As coisas aconteceram melhor do que planejavam. As manifestações de 2013 foram a senha para que colocassem em marcha seus planos. Tanto quanto na América Latina de uma forma alinhada, aqui se começou o locaute na economia, desde a Copa do Mundo onde preferiram perder vendas a investir no evento até a retração de investimentos para dar a impressão que o país estava em crise a despeito da crise mundial que o país atravessava com dificuldade, mas com soberania.

No auge da trama, no primeiro quadrimestre de 2016, o cenário estava preparado, combinado e alinhado entre os setores a quem interessava o golpe: mídia, judiciário e parlamento. Tão bem alinhado e combinado, que para muitos não havia golpe, mas sim um ritual totalmente legal e necessário para a estabilidade política e econômica do país. Período este marcado por muitos conflitos acalorados pessoais ou virtuais nas redes sociais entre os que tinham clareza que estava em andamento um golpe e os que não acreditavam nesta tese. Tanto que se hoje pagamos o preço deste processo hediondo contra a democracia travestido de legal e constitucional, muitos daqueles que não acreditavam nesta tese, e que foram as ruas com ilustres e conhecidos corruptos que convocavam a população para as manifestações contra um governo legitimamente eleito, com a finalidade de derruba-lo, se arrependem e compreendem que foram enganados. Principalmente a classe média ou o pequeno empresário que se iludia que estes movimentos estavam em sua defesa, sem entender que este processo todo somente interessava ao grande capital.

Para um governo ilegítimo, sem voto, sem preocupação com popularidade, era de se esperar que coisa boa não viesse, e as coisas começaram a acontecer. A fatura começou a ser paga. A PEC do congelamento dos investimentos por 20 anos, o fim de vários programas sociais, a desestruturação das empresas públicas, o retorno da sanha privatista, a nova lei entreguista da partilha do pré-sal, a reforma trabalhista; leia-se fim dos direitos dos trabalhadores, reforma previdenciária; leia-se desmonte e fim da previdência pública, etc. Nenhuma reforma que de fato interesse à sociedade; reforma política ou tributária. Somente as que penalizam a sociedade e principalmente aos trabalhadores.
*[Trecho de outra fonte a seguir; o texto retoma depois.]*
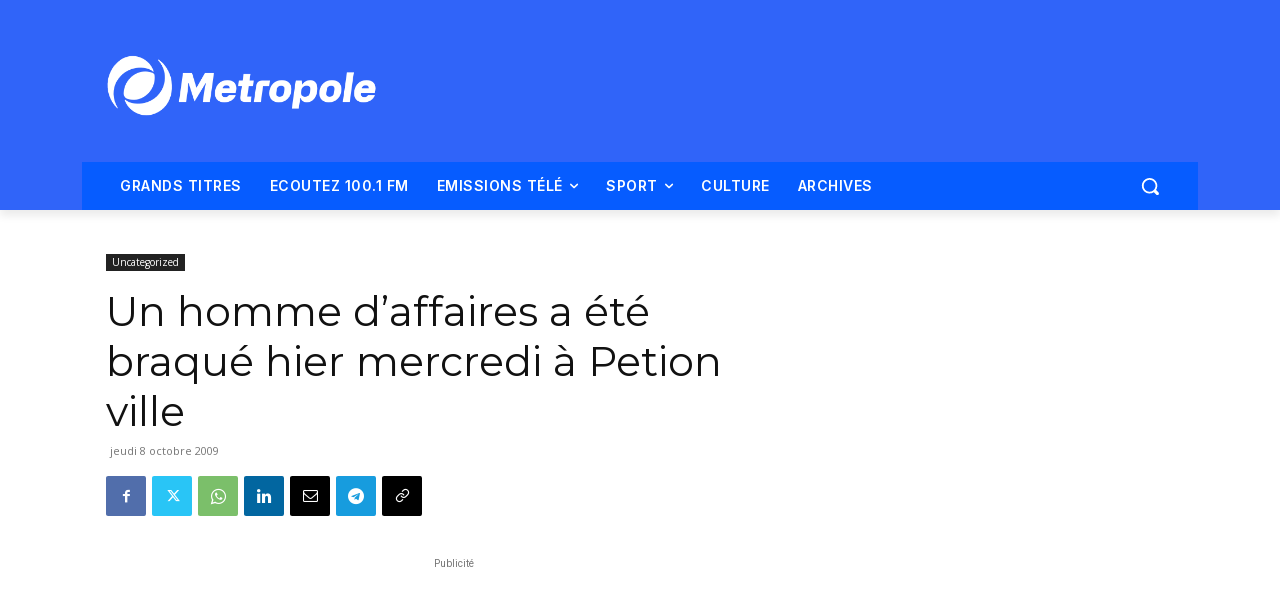

--- FILE ---
content_type: text/html; charset=utf-8
request_url: https://www.google.com/recaptcha/api2/aframe
body_size: 265
content:
<!DOCTYPE HTML><html><head><meta http-equiv="content-type" content="text/html; charset=UTF-8"></head><body><script nonce="eH53S-phJPno3R6IwY69wA">/** Anti-fraud and anti-abuse applications only. See google.com/recaptcha */ try{var clients={'sodar':'https://pagead2.googlesyndication.com/pagead/sodar?'};window.addEventListener("message",function(a){try{if(a.source===window.parent){var b=JSON.parse(a.data);var c=clients[b['id']];if(c){var d=document.createElement('img');d.src=c+b['params']+'&rc='+(localStorage.getItem("rc::a")?sessionStorage.getItem("rc::b"):"");window.document.body.appendChild(d);sessionStorage.setItem("rc::e",parseInt(sessionStorage.getItem("rc::e")||0)+1);localStorage.setItem("rc::h",'1768928925259');}}}catch(b){}});window.parent.postMessage("_grecaptcha_ready", "*");}catch(b){}</script></body></html>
Se em séculos a dominação esteve nas mãos de alguns pequenos grupos privilegiados, amparados e sobrevividos na base do nepotismo de geração em geração, e se em um pouco mais de uma década este poder esteve ameaçado dando espaço para outras camadas da população emergirem, diante do quadro que estamos passando, caberá a atual e a próxima geração o desafio de desfazer todo este retrocesso, reagindo seja nas ruas ou nas urnas. Nossa geração provou que é possível quebrar paradigmas, que é possível mudar algo que aparentemente seria impossível de mudar. É claro que isso não se dá com letargia, sem resistência ou sem reação.

Qualquer cidadão consciente, independente de partido ou concepção política e que tenha um mínimo de bom senso irá concluir: foi golpe. Enfim, a história de 64 se repete com um enredo diferente, repetindo inclusive o mesmo meio de comunicação da época que deu todo impulso ao golpe tanto naquela década quanto atualmente. Um golpe contra a democracia, e diretamente contra os trabalhadores.
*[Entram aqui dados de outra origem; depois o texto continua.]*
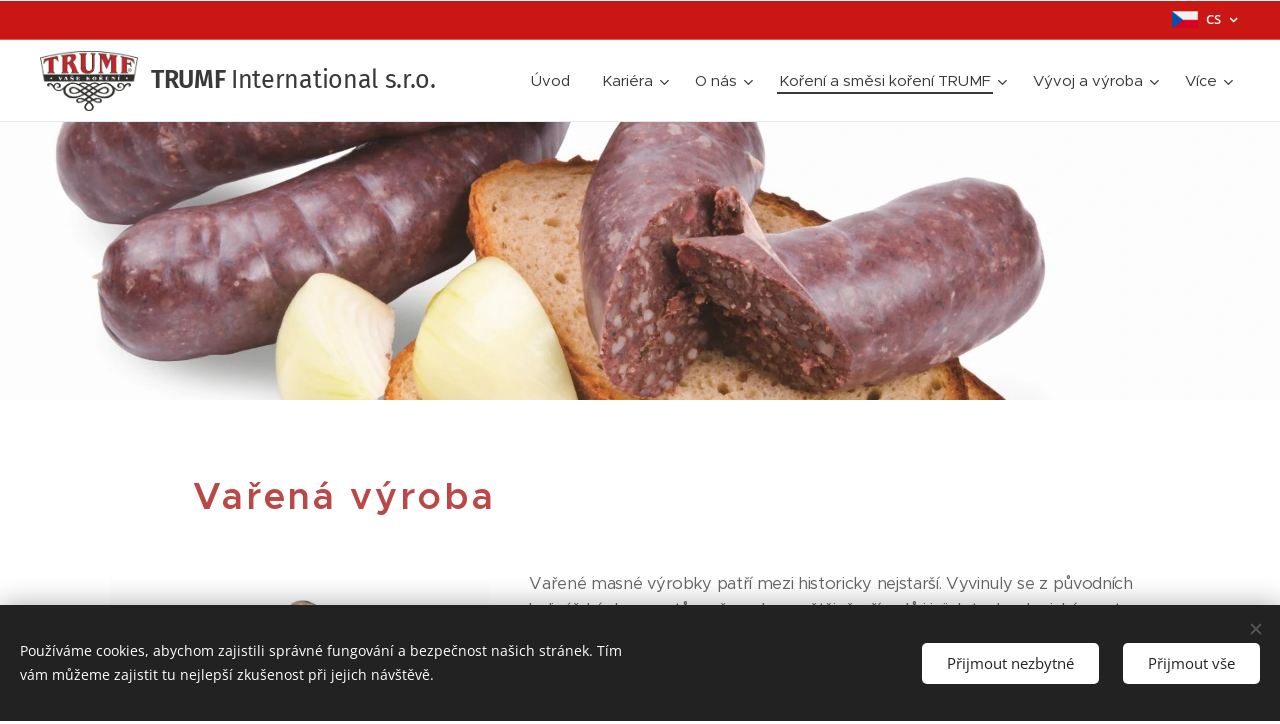

--- FILE ---
content_type: image/svg+xml
request_url: https://duyn491kcolsw.cloudfront.net/files/2e/2ee/2ee295.svg?ph=0b7e2546bd&border=858585&outline=666666&color=585858
body_size: 515
content:
<svg version="1.1" xmlns="http://www.w3.org/2000/svg" xmlns:xlink="http://www.w3.org/1999/xlink" x="0px" y="0px"
	 viewBox="0 0 100 100" style="enable-background:new 0 0 100 100;" xml:space="preserve">
<g id="Vrstva_99">
	<g>
		<g>
			<g>
				<path d="M38,36.25H22c-0.829,0-1.5-0.672-1.5-1.5s0.671-1.5,1.5-1.5h16c0.829,0,1.5,0.672,1.5,1.5S38.829,36.25,38,36.25z"/>
			</g>
			<g>
				<path d="M78,36.25H62c-0.829,0-1.5-0.672-1.5-1.5s0.671-1.5,1.5-1.5h16c0.829,0,1.5,0.672,1.5,1.5S78.829,36.25,78,36.25z"/>
			</g>
			<g>
				<path d="M78.5,80.75c-0.829,0-1.5-0.672-1.5-1.5v-44c0-0.828,0.671-1.5,1.5-1.5c0.829,0,1.5,0.672,1.5,1.5v44
					C80,80.078,79.329,80.75,78.5,80.75z"/>
			</g>
			<g>
				<path d="M78,81.25H22c-0.829,0-1.5-0.672-1.5-1.5s0.671-1.5,1.5-1.5h56c0.829,0,1.5,0.672,1.5,1.5S78.829,81.25,78,81.25z"/>
			</g>
			<g>
				<path d="M21.5,80.75c-0.829,0-1.5-0.672-1.5-1.5v-44c0-0.828,0.671-1.5,1.5-1.5c0.829,0,1.5,0.672,1.5,1.5v44
					C23,80.078,22.329,80.75,21.5,80.75z"/>
			</g>
		</g>
		<g>
			<path d="M50.5,56.75c-0.829,0-1.5-0.672-1.5-1.5v-35c0-0.828,0.671-1.5,1.5-1.5c0.829,0,1.5,0.672,1.5,1.5v35
				C52,56.078,51.329,56.75,50.5,56.75z"/>
		</g>
		<g>
			<path d="M50.26,60.176c-0.398,0-0.779-0.158-1.061-0.439l-11.018-11.02c-0.586-0.586-0.586-1.535,0-2.121
				c0.586-0.586,1.535-0.586,2.121,0l9.958,9.959l9.469-9.469c0.586-0.586,1.535-0.586,2.121,0c0.586,0.586,0.586,1.535,0,2.121
				L51.32,59.736C51.039,60.018,50.658,60.176,50.26,60.176z"/>
		</g>
	</g>
</g>
<script  type="text/javascript">
    <![CDATA[
         var c=window.location.search.split('color=')[1]; c=parseInt(c,16); if(!isNaN(c)){c=c.toString(16);var p=document.getElementsByTagName('path');for(var i=0,l=p.length;i<l;i++){var s=p[i].style;s.fill='#'+c;} var p2=document.getElementsByTagName('polygon');for(var i=0,l=p2.length;i<l;i++){var s=p2[i].style;s.fill='#'+c;} var p3=document.getElementsByTagName('circle');for(var i=0,l=p3.length;i<l;i++){var s=p3[i].style;s.fill='#'+c;} }
        ]]>
</script>
</svg>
Os interesses do golpe ficam cada vez mais explícitos; tirar direitos e conquistas dos trabalhadores, entregar o patrimônio público, manter o poder nas mãos da elite e da burguesia.

Ganhou o grande capital e o poder econômico. Perderam os trabalhadores, a sociedade, o país e principalmente a democracia. Como diz o poeta Chico Buarque “Apesar de você, amanhã será outro dia”.